▸ EXERCISE: Could you set down the records below exactly as they are, with no pictures?

*** SUPPLIED ENTRIES Section Begins ***

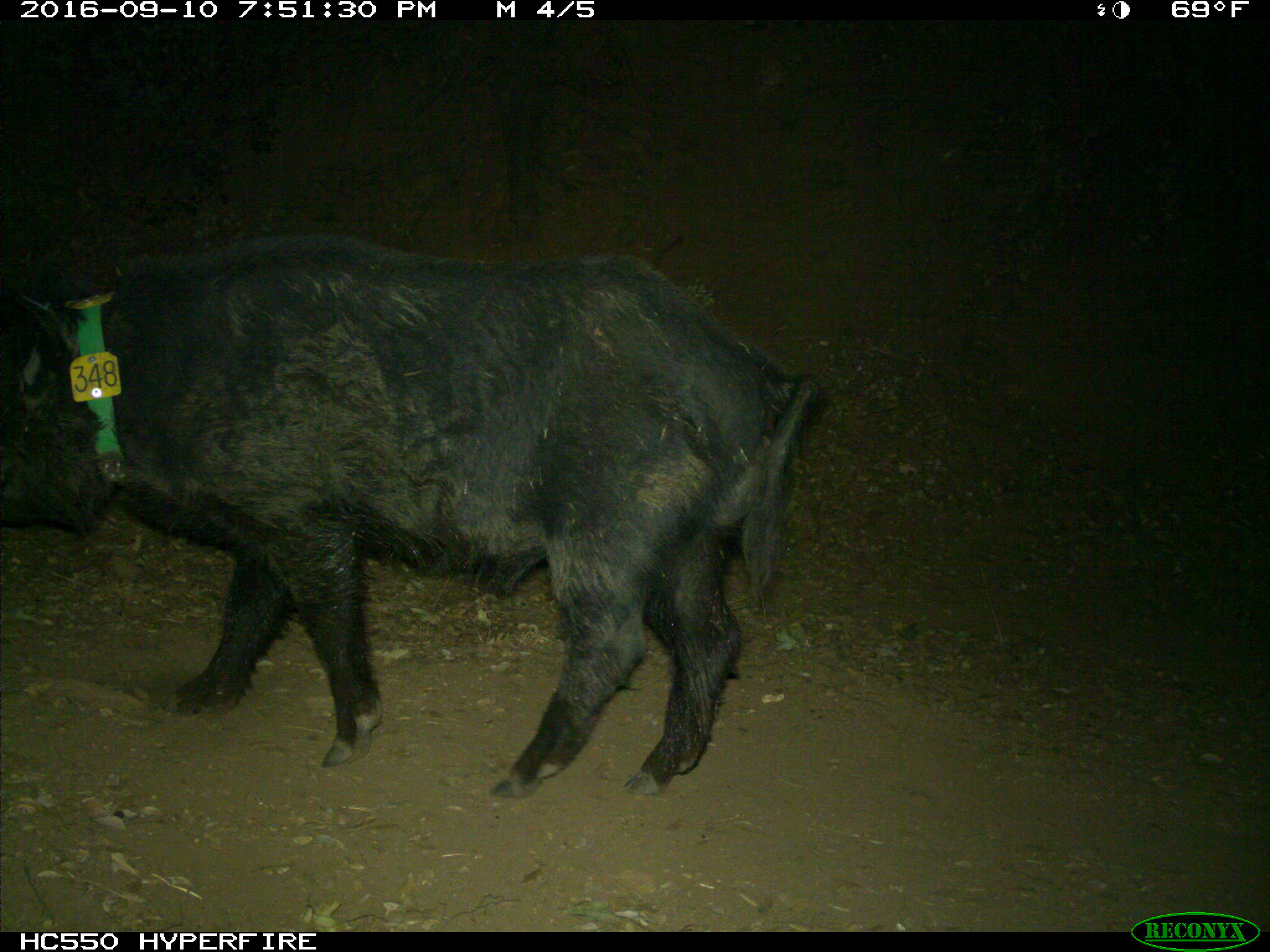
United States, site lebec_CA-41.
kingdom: Animalia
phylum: Chordata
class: Mammalia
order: Artiodactyla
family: Suidae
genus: Sus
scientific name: Sus scrofa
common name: wild boar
Sus scrofa (wild boar).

*** SUPPLIED ENTRIES Section Ends ***

▸ RESPONSE TO THIS TASK:
United States, site lebec_CA-41.
kingdom: Animalia
phylum: Chordata
class: Mammalia
order: Artiodactyla
family: Suidae
genus: Sus
scientific name: Sus scrofa
common name: wild boar
Sus scrofa (wild boar).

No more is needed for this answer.